Insure++ links pointers to specific data blocks. Pointers are not allowed to access blocks if they are not assigned to that block. If the pointer accesses a block to which it is not assigned, Insure++ reports an error. Thus, with Insure++, there is no possibility of jumping a fence. When a write or read through a pointer gets beyond the size of the memory block, Insure++ detects it. Reading uninitialized memory checks work in the same way. Every block which is generated by the program is first marked in the database as not initialized. When the program tries to read that block of memory, Insure++ checks if it was marked as written and if not, reports an error.

The key to Insure++'s success is its ability to instrument source code. This allows for checking every read and write to memory against the accumulated database of pointers and blocks. The database allows Insure++ to track memory accesses with incredible precision and in all memory segments. This is especially critical for detection of memory leaks. Because Insure++ monitors all pointers and memory blocks in the program, it can detect the instruction which overwrites the last pointer to a memory block. This is how Insure++ detects when leaks occur, and is absolutely unique.
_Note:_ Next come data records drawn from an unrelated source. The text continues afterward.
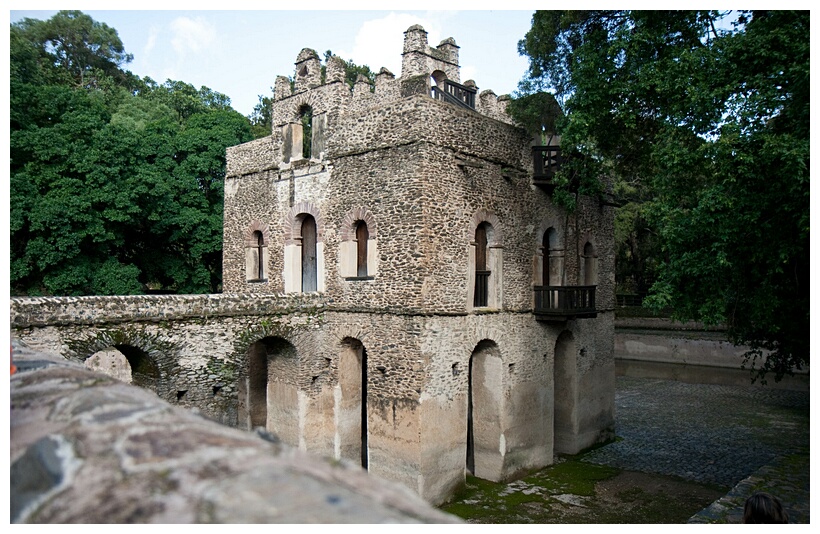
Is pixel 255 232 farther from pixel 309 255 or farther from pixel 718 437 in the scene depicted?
pixel 718 437

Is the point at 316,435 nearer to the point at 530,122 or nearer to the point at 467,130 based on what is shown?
the point at 467,130

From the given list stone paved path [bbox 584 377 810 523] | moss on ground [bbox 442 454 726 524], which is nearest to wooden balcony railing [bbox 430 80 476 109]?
moss on ground [bbox 442 454 726 524]

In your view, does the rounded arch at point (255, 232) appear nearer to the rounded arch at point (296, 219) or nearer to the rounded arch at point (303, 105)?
the rounded arch at point (296, 219)

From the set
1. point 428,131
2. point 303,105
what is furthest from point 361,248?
point 303,105

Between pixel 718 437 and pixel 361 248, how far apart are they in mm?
12493

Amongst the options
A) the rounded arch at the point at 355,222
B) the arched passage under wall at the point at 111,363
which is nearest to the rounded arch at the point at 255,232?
the rounded arch at the point at 355,222

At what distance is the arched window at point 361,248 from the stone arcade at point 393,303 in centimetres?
Answer: 3

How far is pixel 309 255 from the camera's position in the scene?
16578mm

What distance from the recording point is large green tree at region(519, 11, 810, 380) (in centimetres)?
995

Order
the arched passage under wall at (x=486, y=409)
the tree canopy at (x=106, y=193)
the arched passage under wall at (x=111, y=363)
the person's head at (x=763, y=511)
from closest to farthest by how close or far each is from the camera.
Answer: the person's head at (x=763, y=511), the arched passage under wall at (x=486, y=409), the arched passage under wall at (x=111, y=363), the tree canopy at (x=106, y=193)

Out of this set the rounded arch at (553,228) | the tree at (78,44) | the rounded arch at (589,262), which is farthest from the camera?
the tree at (78,44)

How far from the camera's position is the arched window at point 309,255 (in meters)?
16.4

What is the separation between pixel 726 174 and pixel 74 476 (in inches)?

If the source code of the program is not available, Insure++ works in a very similar fashion to Sentinel. In fact, Sentinel's functionality is included in Insure++, and is actually a small subset of Insure's total functionality.
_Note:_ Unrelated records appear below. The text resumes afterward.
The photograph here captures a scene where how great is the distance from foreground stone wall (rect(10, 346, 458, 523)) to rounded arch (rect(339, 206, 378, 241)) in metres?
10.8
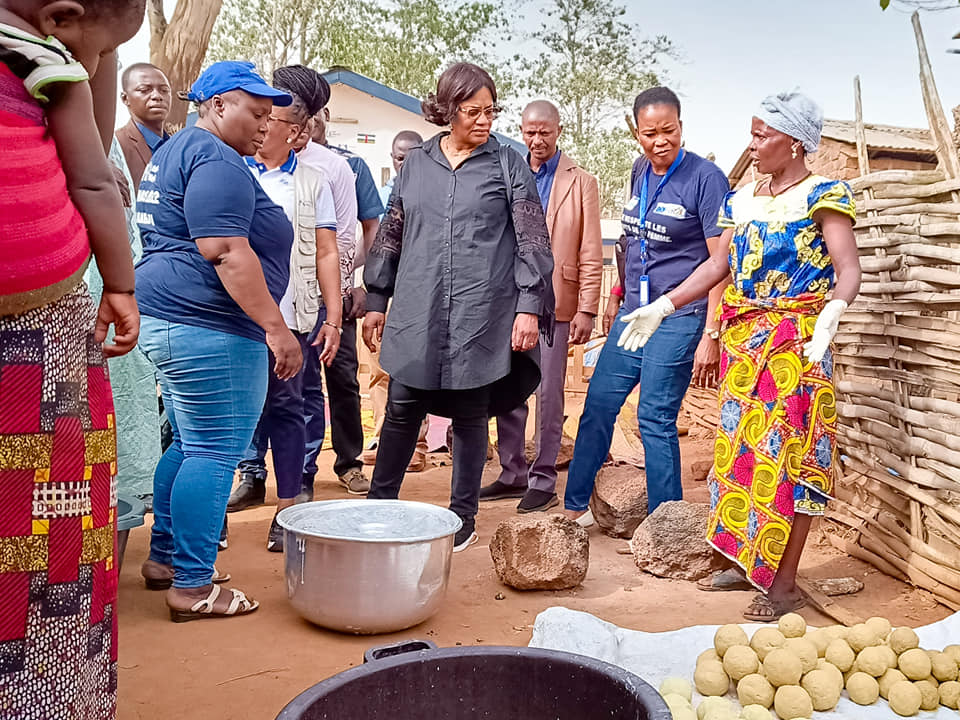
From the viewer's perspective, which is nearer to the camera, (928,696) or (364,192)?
(928,696)

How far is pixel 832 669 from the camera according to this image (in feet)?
9.04

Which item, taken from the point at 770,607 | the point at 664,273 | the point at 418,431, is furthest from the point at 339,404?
the point at 770,607

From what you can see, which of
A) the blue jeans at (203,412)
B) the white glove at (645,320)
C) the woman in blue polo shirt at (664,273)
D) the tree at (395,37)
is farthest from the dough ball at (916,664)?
the tree at (395,37)

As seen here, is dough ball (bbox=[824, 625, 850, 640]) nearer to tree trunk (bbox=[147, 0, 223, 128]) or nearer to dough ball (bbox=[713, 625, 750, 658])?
A: dough ball (bbox=[713, 625, 750, 658])

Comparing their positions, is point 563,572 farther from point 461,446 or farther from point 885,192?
point 885,192

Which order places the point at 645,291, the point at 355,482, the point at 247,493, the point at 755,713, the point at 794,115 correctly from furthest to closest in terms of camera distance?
the point at 355,482 → the point at 247,493 → the point at 645,291 → the point at 794,115 → the point at 755,713

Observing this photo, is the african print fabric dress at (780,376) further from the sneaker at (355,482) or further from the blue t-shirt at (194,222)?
the sneaker at (355,482)

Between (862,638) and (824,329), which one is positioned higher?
(824,329)

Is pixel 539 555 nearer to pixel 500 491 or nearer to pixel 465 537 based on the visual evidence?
pixel 465 537

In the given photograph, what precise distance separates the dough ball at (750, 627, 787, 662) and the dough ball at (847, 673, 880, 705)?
0.23 meters

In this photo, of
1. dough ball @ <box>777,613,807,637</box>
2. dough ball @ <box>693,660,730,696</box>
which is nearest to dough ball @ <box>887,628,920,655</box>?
dough ball @ <box>777,613,807,637</box>

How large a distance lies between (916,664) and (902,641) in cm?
10

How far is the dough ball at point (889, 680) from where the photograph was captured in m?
2.76

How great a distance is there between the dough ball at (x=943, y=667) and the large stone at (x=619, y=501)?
223cm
Based on these competing technologies, what errors can be/cannot be detected by each product?

Both Purify and Sentinel can detect memory corruption errors, but only in dynamic memory. They do not detect corruption on the stack or in static memory at all, because the fence technique only works for dynamic memory. This is a big disadvantage. Insure++ detects memory corruption errors in all memory segments. This is because a) Insure++ works at the source level, and it is relatively easy to track corruption in all segments at the source level - all memory accesses are still typed. b) Insure++'s database allows it to map every pointer to the memory block and detect if memory was overwritten.

The other major difference is in leak detection. Neither Purify nor Sentinel can detect when a leak occurs. At the end of the program, both tools sweep all memory and list all outstanding blocks as possible leaks. They cannot, however, pinpoint which memory blocks were actually leaked or, most importantly, when they were leaked.

Insure++, on the other hand, detects not only that a leak occurred, but also when it occurred. Insure++ does this by detecting the overwriting of the last pointer which was pointing to a particular memory block.

Where do the particular strengths of Insure++ in comparison to its competitors lie, particularly with respect to the types of problems for which each product is best suited?

As I mentioned, Insure++ is superior in memory corruption detection and memory leak detection. In addition, Insure++ has a big advantage in detecting errors in third party libraries. When an error occurs in a third party library, neither Sentinel nor Purify can tell if the error was caused by the user passing wrong arguments to the library or if the error is within the library function itself. Insure++ includes interfaces to over 2000 different library functions. When the user calls a library function, the interface checks the correctness of the call. If the call was correct, but an error is still detected, Insure++ determines that the error is an internal library error. If the wrong parameters were passed to the library function, Insure++ catches that error at the interface level.